Saturday, June 03, 2006

Burble

Burble is a message posted with the intention to insult and provoke, similar to flame, except here the "burbler" is totally clueless and ineffectual. The word comes from Lewis Carroll's nonsense poem, Jabberwocky.

Bit Twiddling

Bit twiddling is an exercise in tuning in which incredible amounts of time and effort go to produce little noticeable improvement, often with the result that the code becomes incomprehensible.

BELLE Computer

Did you know that in 1982 the U.S. State Department confiscated the BELLE computer as it was heading to the Soviet Union to participate in a computer chess tournament?
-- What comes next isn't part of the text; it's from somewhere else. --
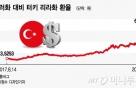 터키 리라화 가치 '뚝'…韓 자동차·가전 타격 '제한적'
The Department claimed it was a violation of a technology transfer law to ship a high technology computer to a foreign country.

Friday, May 19, 2006

Cyberpiracy

Cyberpiracy refers to the purchase of an Internet domain name that includes a company's registered trademark name, with the intention of selling the domain name to the company.

Saturday, May 06, 2006

Kenji Urada

In 1981, a self-propelled robotic cart crushed Kenji Urada, 37, as he was trying to repair it in a Japanese factory. This was the first reported death caused by a robot.

Eudora

Did you know that the Eudora email program was named after the American writer Eudora Welty? Welty had written a short story called 'Why I Live at the P.O.'

Aluminum Book

Aluminum Book refers to the second edition of Guy L. Steele Jr.'s 'Common LISP: The Language' published in 1990. Due to a technical snag some printings of the second edition are actually what the author calls 'yucky green'.

Sunday, April 30, 2006

Chris Lamprecht

On May 5, 1995, Chris Lamprecht (Minor Threat) became the first person to be banned from the Internet. Chris was sentenced for a number of crimes to which he pled guilty. In the early 1990s Chris had written a phone dialing program called ToneLoc (Tone Locator) to find open modem lines in telephone exchanges.

Wednesday, April 26, 2006

Hunger

Did you know that "Hunger" was the first computer animated film, produced by Rene Jodoin and directed and animated by Peter Foldes in 1974?

Rat Dance

Rat dance (from the Dilbert comic strip of Nov. 14, 1995) refers to a hacking run that produces results which, while superficially coherent, have little or nothing to do with its original objectives. In the comic strip, Ratbert is invited to dance on Dilbert's keyboard in order to produce bugs for him to fix, but instead authors a Web browser.